• _Document section_
————

Transformation in the nature
of knowledge, then, could well have repercussions on the existing public
powers, forcing them to reconsider their relations (both de jure and
de facto) with the large corporations and, more generally, with civil
society. The reopening of the world market, a return to vigorous economic
competition, the breakdown of the hegemony of American capitalism, the
decline of the socialist alternative, a probable opening of the Chinese
market these and many other factors are already, at the end of the 1970s,
preparing States for a serious reappraisal of the role they have been
accustomed to playing since the 1930s: that of, guiding, or even directing
investments. In this light, the new technologies can only increase the
urgency of such a re-examination, since they make the information used
'in decision making (and therefore the means of control) even more mobile
and subject to piracy.
It is not hard to visualise
learning circulating along the same lines as money, instead of for its
"educational" value or political (administrative, diplomatic, military)
importance; the pertinent distinction would no longer be between knowledge
and ignorance, but rather, as is the case with money, between "payment
knowledge" and "investment knowledge" - in other words, between units
of knowledge exchanged in a daily maintenance framework (the reconstitution
of the work force, "survival") versus funds of knowledge dedicated to
optimising the performance of a project.
If this were the case, communicational
transparency would be similar to liberalism. Liberalism does not preclude
an organisation of the flow of money in which some channels are used
in decision making while others are only good for the payment of debts.
One could similarly imagine flows of knowledge travelling along identical
channels of identical nature, some of which would be reserved for the
"decision makers," while the others would be used to repay each person's
perpetual debt with respect to the social bond.
2.
The Problem: Legitimation
That
is the working hypothesis defining the field within which I intend to
consider the question of the status of knowledge. This scenario, akin
to the one that goes by the name "the computerisation of society" (although
ours is advanced in an entirely different spirit), makes no claims of
being original, or even true. What is required of a working hypothesis
is a fine capacity for discrimination. The scenario of the computerisation
of the most highly developed societies allows us to spotlight (though
with the risk of excessive magnification) certain aspects of the transformation
of knowledge and its effects on public power and civil institutions
- effects it would be difficult to perceive from other points of view.

————

• _Supplied data_
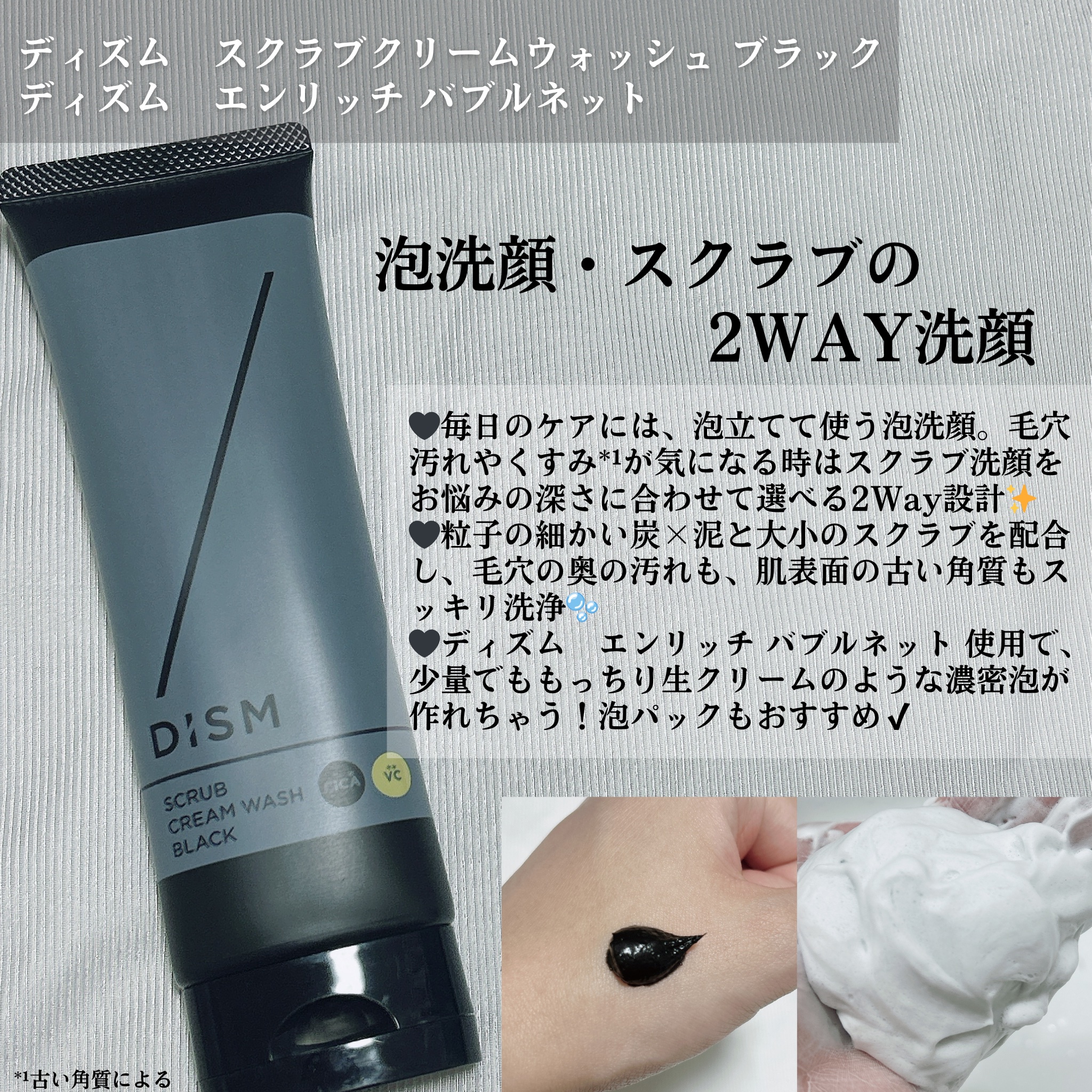 ディズム　エンリッチ　バブルネット/DISM/その他スキンケアグッズを使ったクチコミ（2枚目）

————

• _Problems and tasks_
**a)** According to the passage on the status of knowledge, why do the new technologies increase the urgency of the States' re-examination of their role? Please answer in one to three sentences.
**b)** Translate this sentence from the passage on the status of knowledge into Spanish: "What is required of a working hypothesis is a fine capacity for discrimination."
**c)** Reproduce the passage on the status of knowledge between "One could similarly" and "the social bond.", inclusive.
The lines have no part in any of this.

• _Outputs for the tasks_
**a)** They make the information used in decision making, and therefore the means of control, even more mobile and subject to piracy.

**b)** Lo que se exige de una hipótesis de trabajo es una fina capacidad de discriminación.

**c)**
One could similarly imagine flows of knowledge travelling along identical
channels of identical nature, some of which would be reserved for the
"decision makers," while the others would be used to repay each person's
perpetual debt with respect to the social bond.